**Exercise text**
/---

Look, is it "unlimited" or not? If yes, then just live with what you promised. If not, come up with something reasonable.
The last mile of telecom is a natural monopoly, and price should be PUC regulated just like your water or electricity. Does the electric company publish a list of top-10 electric consumers? Of course not - those are its best customers.
I'm fine with paying by the GB, provided those rates are reasonable. Then everybody can use whatever they want to.
Probably the best free-market solution is to have the telco/cable co own the last mile, and charge PUC-regulated rates. They only provide data service to the central office, and they cannot sell "internet" service (email, etc). Then you buy your internet service from an ISP, who runs their own bandwidth to the CO and rents rack space at a regulated price there. That is no longer a natural monopoly, which means every town in America will likely have 3-50 of them to choose from. That means you'll probably get a fair price, and get to pick whether you want usenet, email, plain old routing only, or whatever. Your local telco just transmits raw ethernet frames or something like that, so it also means that IPv6 will be available as soon as some local ISP decides to offer it.

\---

**Data section**
/---

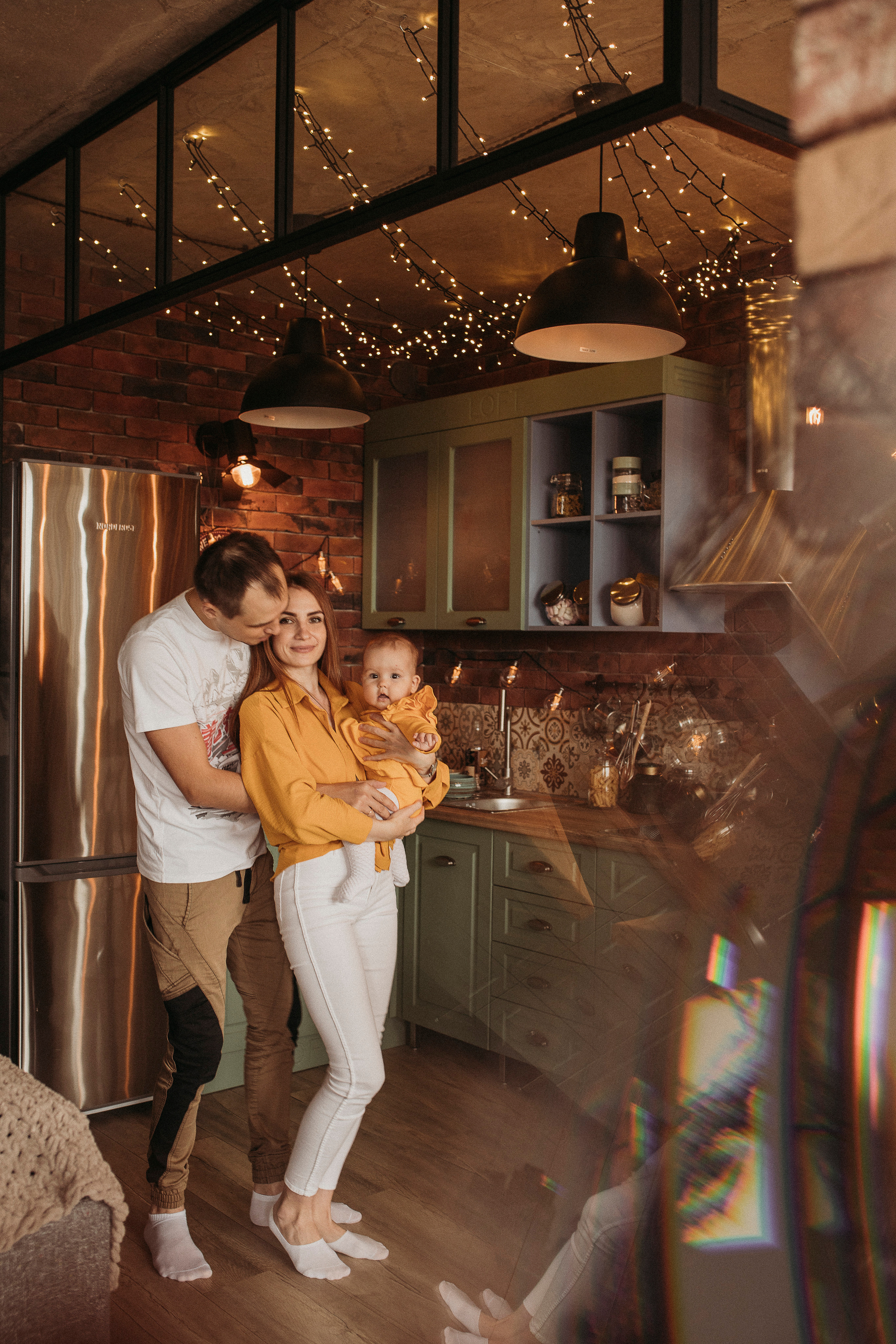 Семейная история Максима и Олены. Семейный фотограф в Краснодаре Коломыцева Евгения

\---

**Directions**
#1 Reproduce word for word the passage of the telecom comment starting with "I'm fine with" and going on through "to offer it.".
#2 In the telecom comment, how many ISPs does the writer say every town in America would likely have to choose from?

**Responses per task**
#1
I'm fine with paying by the GB, provided those rates are reasonable. Then everybody can use whatever they want to.
Probably the best free-market solution is to have the telco/cable co own the last mile, and charge PUC-regulated rates. They only provide data service to the central office, and they cannot sell "internet" service (email, etc). Then you buy your internet service from an ISP, who runs their own bandwidth to the CO and rents rack space at a regulated price there. That is no longer a natural monopoly, which means every town in America will likely have 3-50 of them to choose from. That means you'll probably get a fair price, and get to pick whether you want usenet, email, plain old routing only, or whatever. Your local telco just transmits raw ethernet frames or something like that, so it also means that IPv6 will be available as soon as some local ISP decides to offer it.

#2 3-50 of them.